** TEXTO FORNECIDO **
◇ ◇ ◇ ◇ ◇
Se observarmos de perto o enredo de Krystallo veremos que existem muitas semelhanças entre a história de guerra ideológica entre Opus e Econ e o que aconteceu durante a Guerra Fria.

Durante a Guerra Fria tivemos um mundo bipolarizado, ou seja, uma divisão política e econômica em dois grandes blocos com duas superpotências tecnológicas e militares: os Estados Unidos da América (EUA), líder do bloco capitalista, e a União das Repúblicas Socialistas Soviéticas (URSS). Essas duas potências digladiavam entre si pelo controle político do mundo e por estender sobre ele sua hegemonia.

De forma análoga, em Krystallo, temos Econ (EUA), que é capitalista e possui uma elevada divisão e desigualdade social, e Opus (URSS), que é uma ditadura socialista com forte controle social, sem classes sociais, mas com distinção em relação a elite burocrática. Ambas atacam ideologicamente o sistema social da outra e rivalizam numa corrida tecnológica (os cristais de energia), ou seja, uma corrida pelo avanço tecnológico que garanta poder bélico à uma Guerra Ideológica no qual cada governo exalta seu próprio sistema e ataca o outro. Se isso não bastasse, as duas nações ainda deixavam suas respectivas populações mergulhados na ignorância em relação ao restante do mundo e às diferentes culturas nele existentes.

Outra referência é aos regimes totalitaristas, ou seja, ao nazismo alemão que conduziu a Alemanha de Hitler, a Europa, a URSS e os EUA à Segunda Guerra Mundial.

Brasão do misterioso grupo fascista presente na trama
Cratia (Alemanha fascista), país contra o qual Econ e Opus lutam, derrotam e ocupam, possui uma ideologia calcada na superioridade de um grupo sobre os demais e que legitimaria o controle social exercido por esses poucos eleitos, ou seja, Fraemam faz uma releitura do mito hitlerista da superioridade da raça Ariana e que é a base ideológica do nazismo. De forma igual ao que ocorre com Cratia e seus remanescentes, a Alemanha foi derrotada na Segunda Guerra, seu líder político foi dado como morto e o território, ocupado pelas duas superpotências que passaram a controlar a Alemanha. Essa divisão territorial e o fim da guerra lançam as bases para a Guerra Fria.
◇ ◇ ◇ ◇ ◇
** DADOS EXTRAÍDOS **
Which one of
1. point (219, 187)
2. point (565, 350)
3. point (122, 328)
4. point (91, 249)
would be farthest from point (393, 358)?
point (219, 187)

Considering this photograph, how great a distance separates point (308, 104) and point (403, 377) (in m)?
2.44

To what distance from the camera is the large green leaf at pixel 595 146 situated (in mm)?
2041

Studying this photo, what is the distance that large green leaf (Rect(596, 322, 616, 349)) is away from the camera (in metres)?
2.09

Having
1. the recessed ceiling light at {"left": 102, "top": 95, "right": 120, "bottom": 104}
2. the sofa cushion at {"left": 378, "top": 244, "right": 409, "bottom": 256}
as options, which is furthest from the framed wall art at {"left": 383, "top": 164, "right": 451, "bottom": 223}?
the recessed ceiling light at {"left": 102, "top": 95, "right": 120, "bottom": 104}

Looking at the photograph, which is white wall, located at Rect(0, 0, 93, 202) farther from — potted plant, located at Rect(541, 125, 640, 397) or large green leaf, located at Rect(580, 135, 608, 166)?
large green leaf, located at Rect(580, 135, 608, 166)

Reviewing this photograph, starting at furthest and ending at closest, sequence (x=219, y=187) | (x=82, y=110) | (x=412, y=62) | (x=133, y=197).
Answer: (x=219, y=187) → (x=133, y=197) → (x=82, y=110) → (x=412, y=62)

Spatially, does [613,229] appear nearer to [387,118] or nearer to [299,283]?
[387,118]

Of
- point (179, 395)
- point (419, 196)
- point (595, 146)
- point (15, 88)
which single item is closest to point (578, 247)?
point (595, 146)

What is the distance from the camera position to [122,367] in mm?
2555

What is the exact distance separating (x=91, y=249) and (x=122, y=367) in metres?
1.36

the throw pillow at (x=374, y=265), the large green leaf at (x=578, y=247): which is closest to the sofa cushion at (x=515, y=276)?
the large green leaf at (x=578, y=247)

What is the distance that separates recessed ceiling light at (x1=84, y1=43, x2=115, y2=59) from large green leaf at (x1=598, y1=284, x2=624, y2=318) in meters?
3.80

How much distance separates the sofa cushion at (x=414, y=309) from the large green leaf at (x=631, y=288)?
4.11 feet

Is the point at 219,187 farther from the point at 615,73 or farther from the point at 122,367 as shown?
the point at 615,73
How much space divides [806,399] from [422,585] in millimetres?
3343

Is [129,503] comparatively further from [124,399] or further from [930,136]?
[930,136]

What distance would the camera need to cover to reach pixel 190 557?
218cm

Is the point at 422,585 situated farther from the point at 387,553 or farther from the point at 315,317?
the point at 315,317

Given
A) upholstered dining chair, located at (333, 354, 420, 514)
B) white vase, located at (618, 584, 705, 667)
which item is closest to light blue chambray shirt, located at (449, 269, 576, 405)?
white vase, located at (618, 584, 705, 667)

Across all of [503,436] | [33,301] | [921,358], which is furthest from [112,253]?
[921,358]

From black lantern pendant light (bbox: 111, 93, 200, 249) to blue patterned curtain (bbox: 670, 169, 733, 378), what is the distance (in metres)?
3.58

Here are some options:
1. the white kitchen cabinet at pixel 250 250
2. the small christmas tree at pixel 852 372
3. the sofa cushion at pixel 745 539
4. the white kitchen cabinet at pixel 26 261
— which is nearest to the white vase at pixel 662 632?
◇ ◇ ◇ ◇ ◇
** DESCRIÇÃO DO EXERCÍCIO **
Dê continuidade ao texto sobre Krystallo e a Guerra Fria a partir da última frase apresentada.

** RESULTADO ABAIXO **
Além disso, o nazismo é derrotado e condenado, porém, sua ideologia sobrevive dando origem a grupos radicais, xenofóbicos e racistas que agem secretamente e são conhecidos como neonazistas, aspecto que também é explorado pela trama de Fraemam.

A última referência que percebo é ao uso de bombas nucleares durante o período de conflito.

Apesar de a Alemanha ser derrotada, a Segunda Guerra não finda com a derrota de Hitler, mas com a rendição dos japoneses após o lançamento das bombas nucleares de Hiroshima e Nagasaki. O uso dessas armas mortíferas de destruição em massa não só funcionou como ferramenta contra os inimigos remanescentes da Segunda Guerra, como também foi um indicativo do poder bélico das superpotências e um aviso ameaçador aos inimigos políticos.  Na guerra contra Cratia, armas similares também são usadas sobre os aliados remanescentes do país derrotado e a supremacia das superpotências é assegurada.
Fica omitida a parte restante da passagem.